After the fighting, the tidying up. Everywhere, shattered glass, masonry and martial litter was being victoriously swept up by the city-proud populace. Soviet wreckage was being pushed out of roads so that traffic could circulate properly. Everyone was on their best behaviour as if the Revolution was an honoured guest they wanted to impress with their hospitality and civility. A bubble of decency had risen out of the earth’s core and burst in Budapest. Peasants were driving in from the countryside with their carts to distribute food to whoever they came across, dishing out sacks of potatoes, apples, marrows, some late melons. In a broken jewellers’ window Gyuri saw a note explaining that the contents had been taken to the flat above for safe-keeping. There were cardboard boxes on pavements marked ‘for the fallen’, overflowing with banknotes contributed for the dependents of the dead.

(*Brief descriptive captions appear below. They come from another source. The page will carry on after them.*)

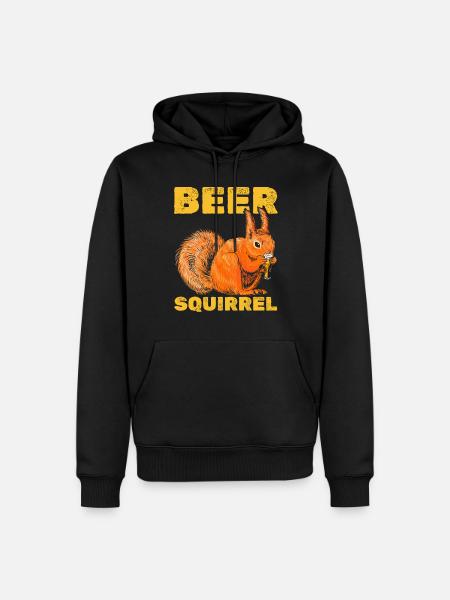 Funny squirrel, funny squirrel - Men’s Premium Organic Hoodie - black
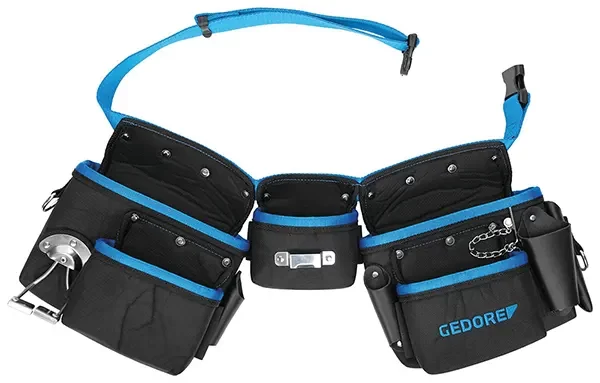 GEDORE-Three-Pouch Belt Set (WT 1056 5): Fits Waist Size From 80 To 120 Cm (32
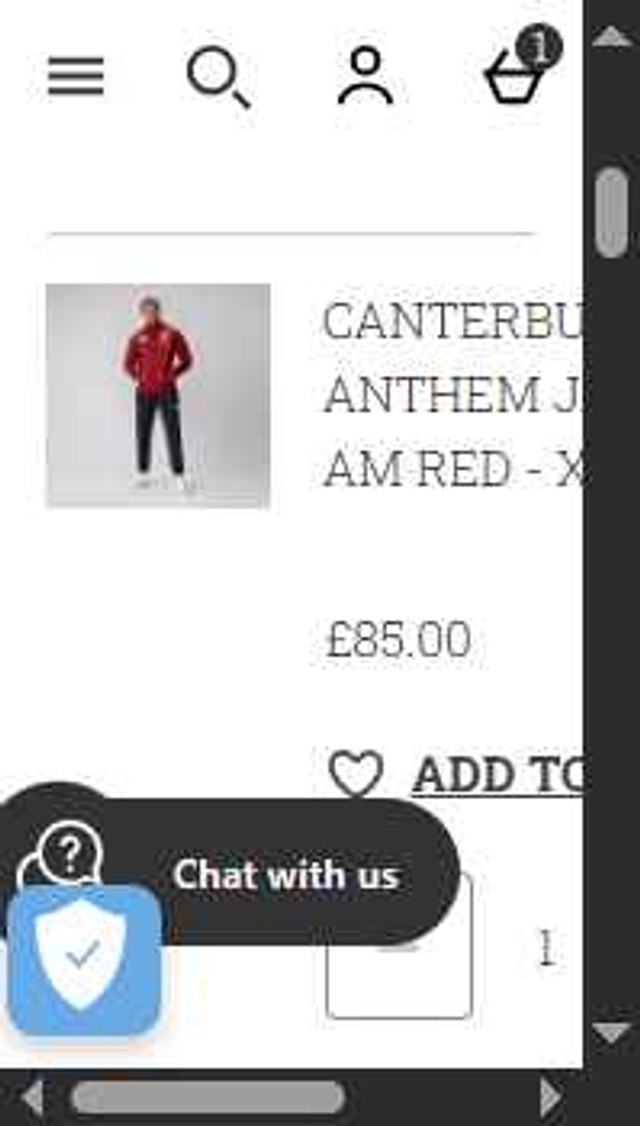 Canterbury.com checkout page showing Canterbury.com discount code box | Screenshot taken by SimplyCodes community member on Jun 24, 2025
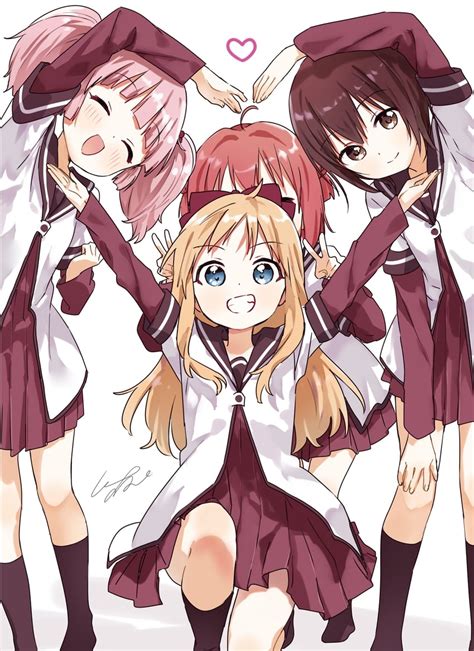 Toshinou Kyouko Akaza Akari Funami Yui And Yoshikawa Chinatsu Yuru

The worst fighting or the best fighting depending on how you felt about it had all been around the Corvin Cinema. The Corvin Cinema was not a very salubrious or comfortable cinema, as a cinema it wasn’t much to brag about, but as if with astonishing forethought, it couldn’t have been better designed for street fighting. The circular cinema was surrounded by a ring of flats with lots of convenient alleyways in and out.

But the Corvin had not been the only streetfighting club. All over Budapest they had jack-in-the-boxed. Even around the Corvin, there had been stiff competition: the Prater utca school, just behind the Corvin, and, just across the road, on the other side of the Űllői út, the Kilián Barracks, the home of a ‘C’ battalion, a collection of soldiers considered by the authorities to have no commitment to the cause of Communism, who had been down for even more than the usual excessive ditch-digging and road-laying and who generally had a menial, unpaid, unfed time and who had been particularly interested to hear about the Revolution.

As if that wasn’t enough, running parallel to the Űllői út which had been the major route into Budapest for the Soviet troops, was the Túzoltó út, a ludicrously narrow street which had sired its own warriors, known locally reasonably enough, as the Túzoltó boys, who had pulled off one of the neatest coups of the fighting, known locally as the Túzoltó massacre. Seeing that his comrades were having nasty, mainly fatal, accidents on the Űllői út as they came to look for hooligans and reactionaries, a Soviet tank commander had made the decision to go down Túzoltó út. Five tanks had gone in, but none had come out.